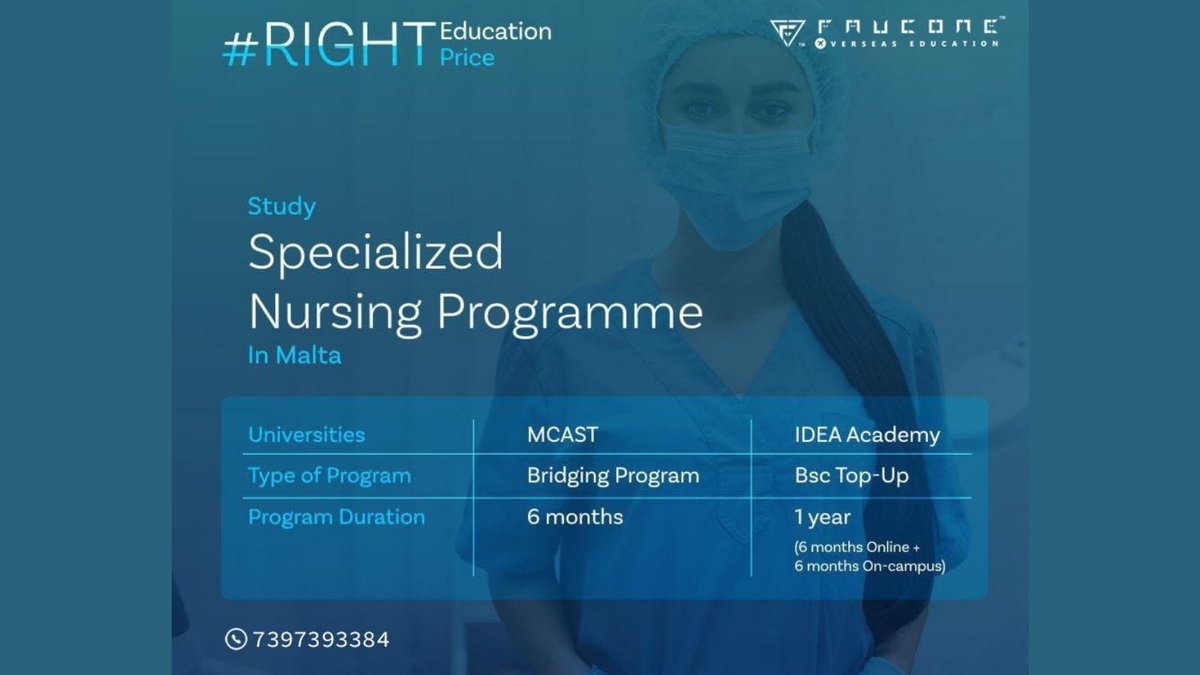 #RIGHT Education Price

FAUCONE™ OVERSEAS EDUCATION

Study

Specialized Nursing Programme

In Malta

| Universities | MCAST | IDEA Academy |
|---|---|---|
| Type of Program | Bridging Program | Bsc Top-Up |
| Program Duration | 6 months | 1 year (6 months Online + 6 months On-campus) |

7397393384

* * *

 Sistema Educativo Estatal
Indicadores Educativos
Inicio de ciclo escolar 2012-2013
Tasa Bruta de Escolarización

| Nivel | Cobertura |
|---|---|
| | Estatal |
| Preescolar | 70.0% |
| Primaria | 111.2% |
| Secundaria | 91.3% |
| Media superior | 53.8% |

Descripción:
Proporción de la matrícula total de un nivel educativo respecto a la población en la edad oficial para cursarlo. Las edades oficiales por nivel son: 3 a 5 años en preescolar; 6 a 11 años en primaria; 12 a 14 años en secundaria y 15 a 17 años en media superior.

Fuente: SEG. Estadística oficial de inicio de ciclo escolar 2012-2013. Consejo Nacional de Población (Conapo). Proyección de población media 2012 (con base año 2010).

## [Exercise objective]
In the listing above, find each line with the word "superior" and copy it.

## [Output for this exercise]
| Media superior | 53.8% |
Proporción de la matrícula total de un nivel educativo respecto a la población en la edad oficial para cursarlo. Las edades oficiales por nivel son: 3 a 5 años en preescolar; 6 a 11 años en primaria; 12 a 14 años en secundaria y 15 a 17 años en media superior.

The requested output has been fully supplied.